Suicide Blast Kills Dozens At Iraq Funeral
A suicide bomber struck the funeral of two anti-al Qaeda Sunni tribesmen in a town north of Baghdad on Thursday, killing at least 50 people, police said.
The blast was the latest this week to break a period of relative calm in Sunni areas, raising concerns that Sunni insurgents are reorganizing.
Over the past months, violence has dropped with the increase in U.S. troops and the growth of so-called Awakening Councils, groups of Sunni tribesmen who have joined American forces in fighting al Qaeda-linked militants.
The suicide bomber detonated his explosives in the town of Albu Mohammed, about 90 miles north of Baghdad, during the funeral of two brothers who belonged to the local Awakening Council who were slain a day earlier, police in the nearby city of Kirkuk said.
At least 50 people were killed and 20 were wounded in the blast, the police officials said, speaking on condition of anonymity because they are not authorized to talk to the media. The blast was the deadliest attack since March 6, when a bombing in central Baghdad killed 68.
Thursday's attack came on the heels of a string of suicide attacks on Tuesday that killed 60 people in four major cities in central and northern Iraq.
The attack came a day after Prime Minister Nouri al-Maliki voiced optimism that his government would conquer al Qaeda in Iraq. "We are today more confident than any time before that we are close to the point where we can declare victory against al Qaeda... and its allies," he said in an address to the European Parliament in Brussels, Belgium.
Dozens of Iraqis have been killed this week by bomb blasts. Just one day before al-Maliki's bold comments, nearly 60 people died in a series of blasts in four cities in northern and central Iraq. Those attacks were blamed on al Qaeda.

### Questions on the material
1. Answer these from the report on the Iraq funeral bombing:
(a) About how far north of Baghdad is the town of Albu Mohammed?
(b) What earlier attack does the report identify as the deadliest before Thursday's, and how many did it kill?
(c) Where did Prime Minister Nouri al-Maliki give his address?
2. Carry the report on the Iraq funeral bombing forward from its final sentence.

### Supplied material
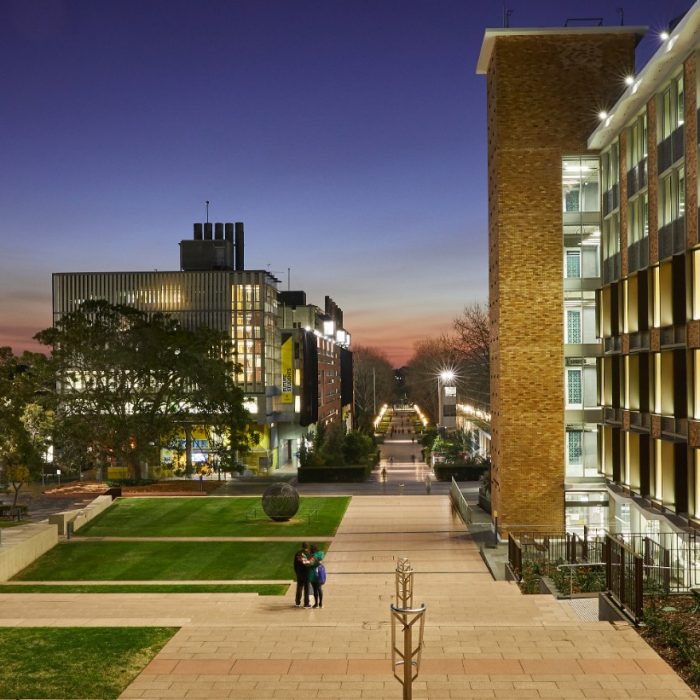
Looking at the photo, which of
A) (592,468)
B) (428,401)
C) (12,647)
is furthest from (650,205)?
(428,401)

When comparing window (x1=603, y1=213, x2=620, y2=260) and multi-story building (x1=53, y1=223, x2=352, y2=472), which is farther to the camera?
multi-story building (x1=53, y1=223, x2=352, y2=472)

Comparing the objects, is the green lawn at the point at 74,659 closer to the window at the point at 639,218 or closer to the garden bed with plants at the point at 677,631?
the garden bed with plants at the point at 677,631

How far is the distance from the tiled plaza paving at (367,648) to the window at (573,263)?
14318 mm

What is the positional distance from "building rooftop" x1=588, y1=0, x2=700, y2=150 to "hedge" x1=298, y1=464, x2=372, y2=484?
31.0 metres

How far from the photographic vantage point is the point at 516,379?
31.6m

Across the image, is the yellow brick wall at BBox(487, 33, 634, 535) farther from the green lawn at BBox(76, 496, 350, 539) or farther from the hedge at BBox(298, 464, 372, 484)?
the hedge at BBox(298, 464, 372, 484)

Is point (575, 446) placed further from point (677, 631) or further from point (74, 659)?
point (74, 659)

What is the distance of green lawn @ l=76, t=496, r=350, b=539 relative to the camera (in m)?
34.7

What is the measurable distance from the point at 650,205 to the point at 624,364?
591 cm

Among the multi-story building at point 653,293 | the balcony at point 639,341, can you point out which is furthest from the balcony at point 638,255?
the balcony at point 639,341

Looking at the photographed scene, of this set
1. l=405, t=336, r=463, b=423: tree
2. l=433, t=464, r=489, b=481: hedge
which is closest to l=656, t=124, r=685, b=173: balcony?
l=433, t=464, r=489, b=481: hedge

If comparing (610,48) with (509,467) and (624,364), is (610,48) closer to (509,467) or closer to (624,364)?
(624,364)

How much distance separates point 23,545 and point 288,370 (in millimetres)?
44846

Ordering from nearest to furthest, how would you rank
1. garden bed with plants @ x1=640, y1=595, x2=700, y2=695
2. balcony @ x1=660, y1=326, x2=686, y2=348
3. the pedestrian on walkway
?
1. garden bed with plants @ x1=640, y1=595, x2=700, y2=695
2. the pedestrian on walkway
3. balcony @ x1=660, y1=326, x2=686, y2=348
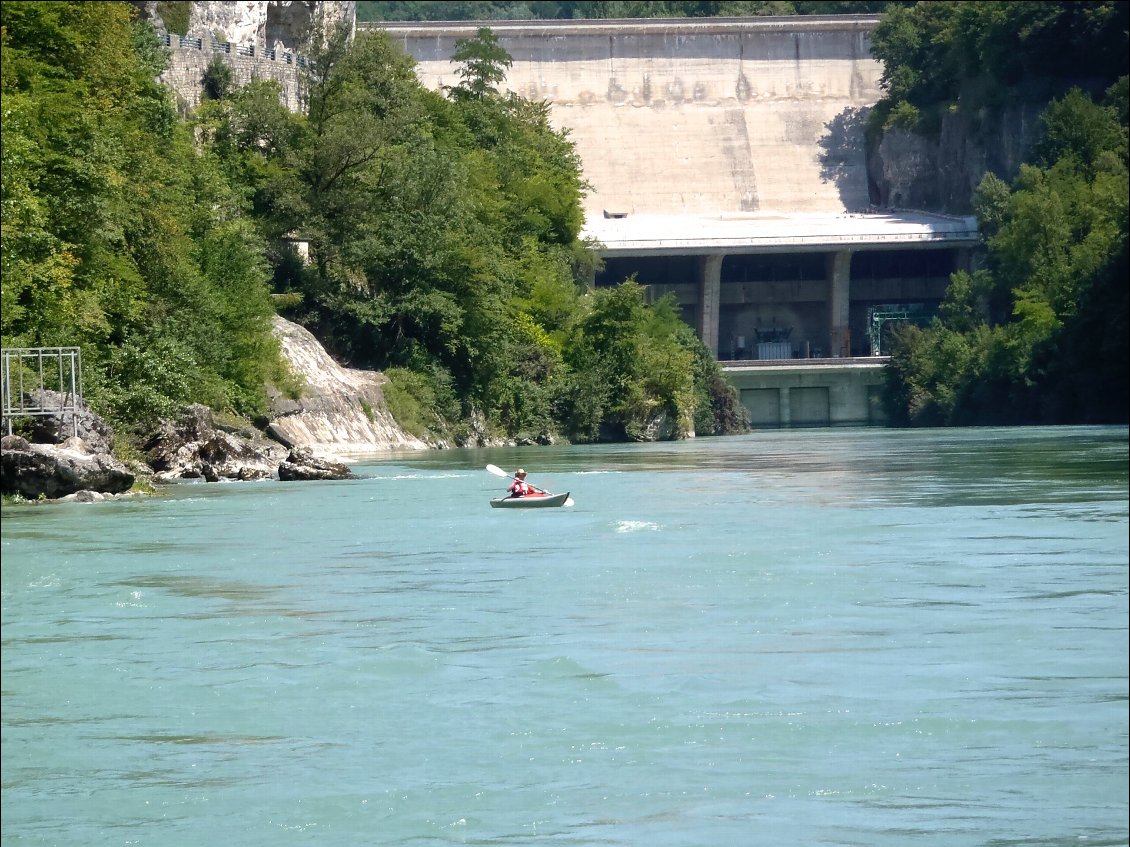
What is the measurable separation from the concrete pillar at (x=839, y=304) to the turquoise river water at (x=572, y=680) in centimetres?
8072

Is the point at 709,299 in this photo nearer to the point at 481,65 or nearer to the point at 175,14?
the point at 481,65

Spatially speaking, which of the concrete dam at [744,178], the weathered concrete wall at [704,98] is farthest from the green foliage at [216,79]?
the weathered concrete wall at [704,98]

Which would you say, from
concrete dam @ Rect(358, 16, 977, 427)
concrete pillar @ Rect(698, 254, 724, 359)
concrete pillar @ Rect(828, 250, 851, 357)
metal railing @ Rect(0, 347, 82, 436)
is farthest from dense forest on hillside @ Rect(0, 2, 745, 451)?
concrete pillar @ Rect(828, 250, 851, 357)

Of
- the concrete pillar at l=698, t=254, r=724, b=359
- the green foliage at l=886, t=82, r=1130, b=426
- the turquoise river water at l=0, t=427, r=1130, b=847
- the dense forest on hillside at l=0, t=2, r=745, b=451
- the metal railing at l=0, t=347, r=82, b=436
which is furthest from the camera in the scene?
the concrete pillar at l=698, t=254, r=724, b=359

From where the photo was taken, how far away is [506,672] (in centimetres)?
1950

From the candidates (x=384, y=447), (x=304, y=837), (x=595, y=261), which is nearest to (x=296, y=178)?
(x=384, y=447)

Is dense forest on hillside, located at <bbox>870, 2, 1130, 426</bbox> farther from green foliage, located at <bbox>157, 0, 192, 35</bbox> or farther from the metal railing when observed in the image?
the metal railing

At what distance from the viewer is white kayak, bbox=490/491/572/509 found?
37844mm

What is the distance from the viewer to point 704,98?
131500mm

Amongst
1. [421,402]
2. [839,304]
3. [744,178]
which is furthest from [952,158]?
[421,402]

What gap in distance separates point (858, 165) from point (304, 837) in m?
118

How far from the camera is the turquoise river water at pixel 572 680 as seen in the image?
568 inches

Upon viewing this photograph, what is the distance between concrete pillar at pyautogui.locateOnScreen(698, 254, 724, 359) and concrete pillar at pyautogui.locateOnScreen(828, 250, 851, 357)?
649cm

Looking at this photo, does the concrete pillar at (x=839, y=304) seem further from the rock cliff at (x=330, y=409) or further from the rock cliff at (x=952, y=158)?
the rock cliff at (x=330, y=409)
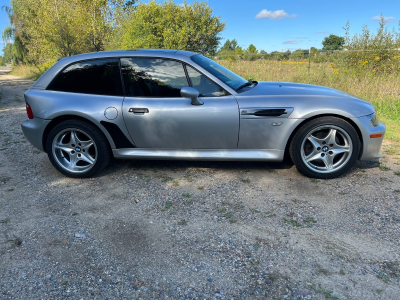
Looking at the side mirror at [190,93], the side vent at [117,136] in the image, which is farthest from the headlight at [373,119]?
the side vent at [117,136]

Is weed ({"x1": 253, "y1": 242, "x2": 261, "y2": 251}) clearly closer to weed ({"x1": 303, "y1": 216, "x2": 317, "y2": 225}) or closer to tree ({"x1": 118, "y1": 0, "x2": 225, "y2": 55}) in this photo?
weed ({"x1": 303, "y1": 216, "x2": 317, "y2": 225})

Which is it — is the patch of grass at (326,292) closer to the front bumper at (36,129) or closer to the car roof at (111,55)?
the car roof at (111,55)

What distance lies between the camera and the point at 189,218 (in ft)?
10.0

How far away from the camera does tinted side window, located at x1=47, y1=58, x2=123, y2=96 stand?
400 centimetres

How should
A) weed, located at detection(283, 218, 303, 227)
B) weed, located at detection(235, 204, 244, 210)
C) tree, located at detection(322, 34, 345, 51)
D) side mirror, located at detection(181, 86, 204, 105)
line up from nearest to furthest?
1. weed, located at detection(283, 218, 303, 227)
2. weed, located at detection(235, 204, 244, 210)
3. side mirror, located at detection(181, 86, 204, 105)
4. tree, located at detection(322, 34, 345, 51)

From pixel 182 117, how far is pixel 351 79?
23.8 ft

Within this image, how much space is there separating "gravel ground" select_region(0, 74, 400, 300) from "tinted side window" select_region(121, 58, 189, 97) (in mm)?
1149

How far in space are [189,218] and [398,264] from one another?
70.6 inches

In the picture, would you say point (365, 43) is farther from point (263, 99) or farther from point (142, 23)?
point (142, 23)

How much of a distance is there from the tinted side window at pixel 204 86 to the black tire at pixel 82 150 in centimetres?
144

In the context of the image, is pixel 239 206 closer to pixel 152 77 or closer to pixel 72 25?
pixel 152 77

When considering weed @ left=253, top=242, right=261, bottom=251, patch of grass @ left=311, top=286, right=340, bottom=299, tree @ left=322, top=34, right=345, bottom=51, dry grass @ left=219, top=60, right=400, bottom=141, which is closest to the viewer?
patch of grass @ left=311, top=286, right=340, bottom=299

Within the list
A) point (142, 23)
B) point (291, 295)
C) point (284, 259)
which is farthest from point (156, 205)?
point (142, 23)

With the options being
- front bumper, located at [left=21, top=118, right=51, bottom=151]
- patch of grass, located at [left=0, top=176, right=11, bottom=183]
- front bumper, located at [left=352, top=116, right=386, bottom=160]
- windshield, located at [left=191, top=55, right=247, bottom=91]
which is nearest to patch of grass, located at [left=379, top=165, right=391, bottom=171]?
front bumper, located at [left=352, top=116, right=386, bottom=160]
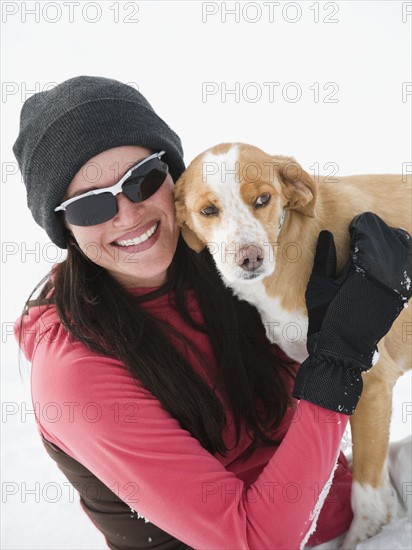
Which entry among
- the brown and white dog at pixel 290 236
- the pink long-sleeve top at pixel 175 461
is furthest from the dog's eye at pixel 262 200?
the pink long-sleeve top at pixel 175 461

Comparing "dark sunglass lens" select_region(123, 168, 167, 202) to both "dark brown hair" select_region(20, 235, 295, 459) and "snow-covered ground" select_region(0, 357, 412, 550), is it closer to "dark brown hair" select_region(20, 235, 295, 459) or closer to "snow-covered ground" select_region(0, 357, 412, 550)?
"dark brown hair" select_region(20, 235, 295, 459)

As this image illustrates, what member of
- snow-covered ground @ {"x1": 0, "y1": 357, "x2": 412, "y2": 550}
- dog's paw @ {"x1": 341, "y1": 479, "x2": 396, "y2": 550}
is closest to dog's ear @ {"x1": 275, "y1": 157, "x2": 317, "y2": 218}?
dog's paw @ {"x1": 341, "y1": 479, "x2": 396, "y2": 550}

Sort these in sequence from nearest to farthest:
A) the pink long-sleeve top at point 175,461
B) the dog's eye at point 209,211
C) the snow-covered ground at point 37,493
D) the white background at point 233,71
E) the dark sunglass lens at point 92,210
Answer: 1. the pink long-sleeve top at point 175,461
2. the dark sunglass lens at point 92,210
3. the dog's eye at point 209,211
4. the snow-covered ground at point 37,493
5. the white background at point 233,71

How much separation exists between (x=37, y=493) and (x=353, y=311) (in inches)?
108

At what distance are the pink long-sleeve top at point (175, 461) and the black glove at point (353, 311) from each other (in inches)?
3.8

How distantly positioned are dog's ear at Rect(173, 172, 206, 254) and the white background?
3298 millimetres

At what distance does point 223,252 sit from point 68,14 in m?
4.90

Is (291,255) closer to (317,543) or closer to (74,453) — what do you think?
(74,453)

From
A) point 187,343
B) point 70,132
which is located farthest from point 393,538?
point 70,132

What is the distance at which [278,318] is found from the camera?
8.47ft

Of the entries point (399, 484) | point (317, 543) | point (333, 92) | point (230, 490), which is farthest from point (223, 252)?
point (333, 92)

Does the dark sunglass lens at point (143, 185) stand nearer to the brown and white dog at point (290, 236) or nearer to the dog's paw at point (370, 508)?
the brown and white dog at point (290, 236)

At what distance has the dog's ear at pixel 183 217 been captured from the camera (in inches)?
96.7

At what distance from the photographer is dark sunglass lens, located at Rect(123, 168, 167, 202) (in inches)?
86.4
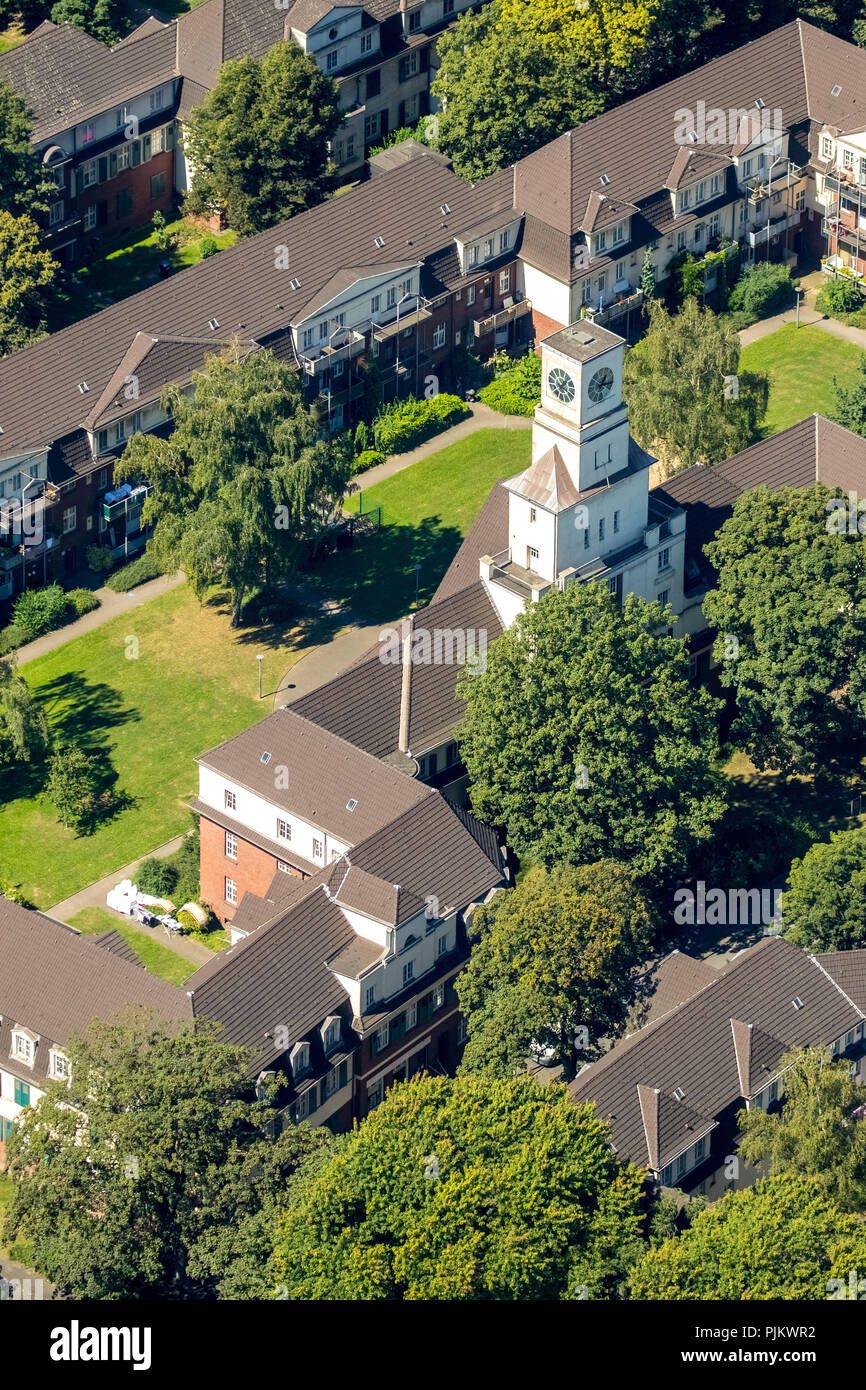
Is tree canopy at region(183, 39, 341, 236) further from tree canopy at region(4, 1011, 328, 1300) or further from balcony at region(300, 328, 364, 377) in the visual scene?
tree canopy at region(4, 1011, 328, 1300)

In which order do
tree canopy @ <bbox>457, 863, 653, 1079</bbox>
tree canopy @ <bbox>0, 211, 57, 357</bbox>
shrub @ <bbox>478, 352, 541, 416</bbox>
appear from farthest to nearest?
shrub @ <bbox>478, 352, 541, 416</bbox>
tree canopy @ <bbox>0, 211, 57, 357</bbox>
tree canopy @ <bbox>457, 863, 653, 1079</bbox>

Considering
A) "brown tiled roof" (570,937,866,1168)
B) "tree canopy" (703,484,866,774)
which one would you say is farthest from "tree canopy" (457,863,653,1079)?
"tree canopy" (703,484,866,774)

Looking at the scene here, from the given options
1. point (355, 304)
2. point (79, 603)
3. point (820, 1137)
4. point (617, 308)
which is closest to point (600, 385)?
point (355, 304)

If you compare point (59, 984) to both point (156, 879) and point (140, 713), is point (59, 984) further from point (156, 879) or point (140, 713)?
point (140, 713)

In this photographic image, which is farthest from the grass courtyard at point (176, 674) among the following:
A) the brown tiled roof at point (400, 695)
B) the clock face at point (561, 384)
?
the clock face at point (561, 384)

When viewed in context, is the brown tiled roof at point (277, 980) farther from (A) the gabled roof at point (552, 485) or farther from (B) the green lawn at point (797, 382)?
(B) the green lawn at point (797, 382)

### Results of the tasks
1.
(a) About 90 miles.
(b) A March 6 bombing in central Baghdad, which killed 68 people.
(c) At the European Parliament in Brussels, Belgium.

2.
The deadly bombings struck directly at U.S. claims that the Sunni insurgency is waning and being replaced by Shiite militia violence as a major threat.
The U.S. military has touted the relative calm in Sunni areas as a major success of the troop surge and the strategy of encouraging Awakening Councils and other Sunnis - some former insurgents - to turn against al Qaeda.
U.S. military spokesman Maj. Gen. Kevin Bergner said Wednesday that despite this week's stepped-up violence, the overall situation in Iraq has markedly improved over the past year.
"We have said all along that there will be variants in which we will see al Qaeda and other groups seek to reassert themselves," Bergner said.
But the new Sunni violence comes as fighting has increased between U.S.-Iraqi forces and Shiite militiamen, particularly members of anti-U.S. cleric Muqtada al-Sadr's Mahdi Army.
In other developments:

On Wednesday, the Iraqi government said it was replacing two senior military commanders overseeing operations in Basra, Iraq's second-largest city.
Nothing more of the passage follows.